At lunchtimes, I would photocopy pages from library books by Kafka, I've told him that. The Octavo Notebooks. Bits from the diaries and letters. I'd keep them in a folder in my drawer, hidden, I told him. It was like a fairytale giant burying his heart in a chest in the middle of a lake. In the folder was my heart, or so I thought, that's what I said.

Kafka was the very opposite of Hewlett Packard. Kafka, my heart, was the very opposite of Bracknell. But what, in the end, could I understand of Kafka? What could the Octavo Notebooks mean to me?

I talked about this in my first ever Dogma presentation, W. remembers. I spoke about reading Kafka in my warehouse in snatched time, stolen time. I said The Castle gave me hope, which was strange, because it seemed to be a book about the absence of hope, of hope's falsehood.

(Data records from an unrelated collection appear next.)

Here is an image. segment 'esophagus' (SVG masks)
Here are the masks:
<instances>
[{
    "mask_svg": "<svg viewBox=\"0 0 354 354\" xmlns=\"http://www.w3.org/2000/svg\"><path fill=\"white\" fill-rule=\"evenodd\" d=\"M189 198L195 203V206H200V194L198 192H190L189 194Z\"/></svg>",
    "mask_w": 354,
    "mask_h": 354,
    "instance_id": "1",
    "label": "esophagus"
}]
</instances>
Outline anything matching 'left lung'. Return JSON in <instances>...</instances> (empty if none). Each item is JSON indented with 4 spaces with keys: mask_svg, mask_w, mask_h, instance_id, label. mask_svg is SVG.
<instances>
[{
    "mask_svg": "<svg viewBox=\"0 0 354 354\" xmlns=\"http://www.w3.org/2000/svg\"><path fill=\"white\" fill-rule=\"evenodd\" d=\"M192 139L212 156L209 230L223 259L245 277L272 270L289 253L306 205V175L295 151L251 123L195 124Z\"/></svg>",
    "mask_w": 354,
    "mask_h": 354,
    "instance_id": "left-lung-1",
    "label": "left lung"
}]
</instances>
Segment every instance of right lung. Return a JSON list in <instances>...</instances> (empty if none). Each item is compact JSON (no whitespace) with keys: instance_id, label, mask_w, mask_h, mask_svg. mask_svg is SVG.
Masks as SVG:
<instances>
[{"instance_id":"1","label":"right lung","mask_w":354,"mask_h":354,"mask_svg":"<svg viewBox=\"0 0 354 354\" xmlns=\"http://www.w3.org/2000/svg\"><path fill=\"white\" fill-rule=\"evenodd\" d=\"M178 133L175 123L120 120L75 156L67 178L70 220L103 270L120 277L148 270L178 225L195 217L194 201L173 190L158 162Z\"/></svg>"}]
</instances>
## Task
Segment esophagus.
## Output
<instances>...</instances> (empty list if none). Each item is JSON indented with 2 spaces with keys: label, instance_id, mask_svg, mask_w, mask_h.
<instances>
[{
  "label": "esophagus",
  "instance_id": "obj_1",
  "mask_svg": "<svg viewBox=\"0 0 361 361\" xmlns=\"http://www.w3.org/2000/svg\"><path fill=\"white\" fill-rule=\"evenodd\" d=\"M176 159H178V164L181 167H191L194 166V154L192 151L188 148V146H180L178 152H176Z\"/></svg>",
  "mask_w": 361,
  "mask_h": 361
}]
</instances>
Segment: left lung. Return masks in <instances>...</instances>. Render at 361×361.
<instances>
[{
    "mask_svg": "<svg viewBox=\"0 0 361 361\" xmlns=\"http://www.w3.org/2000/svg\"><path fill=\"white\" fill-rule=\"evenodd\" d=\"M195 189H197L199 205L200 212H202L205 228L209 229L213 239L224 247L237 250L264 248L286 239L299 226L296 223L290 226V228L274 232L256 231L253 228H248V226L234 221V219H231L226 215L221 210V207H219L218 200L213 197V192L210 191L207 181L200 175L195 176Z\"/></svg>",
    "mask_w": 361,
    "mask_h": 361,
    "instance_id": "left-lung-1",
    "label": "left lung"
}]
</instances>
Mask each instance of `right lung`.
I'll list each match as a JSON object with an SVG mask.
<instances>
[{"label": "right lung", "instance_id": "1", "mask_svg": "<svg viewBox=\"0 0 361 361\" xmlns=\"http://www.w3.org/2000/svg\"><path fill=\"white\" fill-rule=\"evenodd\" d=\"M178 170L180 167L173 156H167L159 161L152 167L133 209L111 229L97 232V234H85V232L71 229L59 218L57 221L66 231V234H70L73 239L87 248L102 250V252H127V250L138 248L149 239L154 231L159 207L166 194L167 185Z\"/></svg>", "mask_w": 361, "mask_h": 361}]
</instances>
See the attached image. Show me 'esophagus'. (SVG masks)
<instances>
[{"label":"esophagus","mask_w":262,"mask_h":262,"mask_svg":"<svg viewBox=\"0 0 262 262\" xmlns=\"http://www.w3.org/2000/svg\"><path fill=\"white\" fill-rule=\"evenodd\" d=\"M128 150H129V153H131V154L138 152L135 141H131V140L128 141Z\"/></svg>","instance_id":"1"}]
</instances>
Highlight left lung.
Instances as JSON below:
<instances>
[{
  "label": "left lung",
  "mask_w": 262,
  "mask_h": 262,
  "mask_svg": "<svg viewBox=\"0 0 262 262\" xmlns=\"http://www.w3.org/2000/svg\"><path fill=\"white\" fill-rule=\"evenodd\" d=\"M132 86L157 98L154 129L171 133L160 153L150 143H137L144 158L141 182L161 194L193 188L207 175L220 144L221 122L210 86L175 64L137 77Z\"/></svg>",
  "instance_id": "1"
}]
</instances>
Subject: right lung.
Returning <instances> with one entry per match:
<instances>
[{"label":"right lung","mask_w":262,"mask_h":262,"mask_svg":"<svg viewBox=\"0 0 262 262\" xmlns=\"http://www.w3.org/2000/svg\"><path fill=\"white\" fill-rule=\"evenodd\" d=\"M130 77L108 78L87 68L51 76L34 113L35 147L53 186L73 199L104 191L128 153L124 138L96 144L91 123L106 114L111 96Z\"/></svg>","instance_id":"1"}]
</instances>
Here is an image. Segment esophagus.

K. wanted to know who he was, and what he was to do, but there was no one to tell him. He was looking for orders, but he could make no sense of what he found. He was looking for the castle, but the castle was only the town in which he was living, at one with it. Hope, still. K.'s hope was undefeated.

But wasn't that it: to see the world without hope for what it was; for nothing other than what it was? I saw it in its totality for what it was. I saw it in its completeness, which was also its nothingness, I said, and W. was moved by this formulation. The Castle gave me a kind of freedom, I said. And wasn't it then that my warehouse years began to end, and my university years to begin?

The Golfcourse

Now he knows why I fear unemployment so much, W. says as we walk through the suburbs. – 'This is what you fear, this place'. I'm afraid of falling back here. Of falling to the bottom of the world, which is undoubtedly here.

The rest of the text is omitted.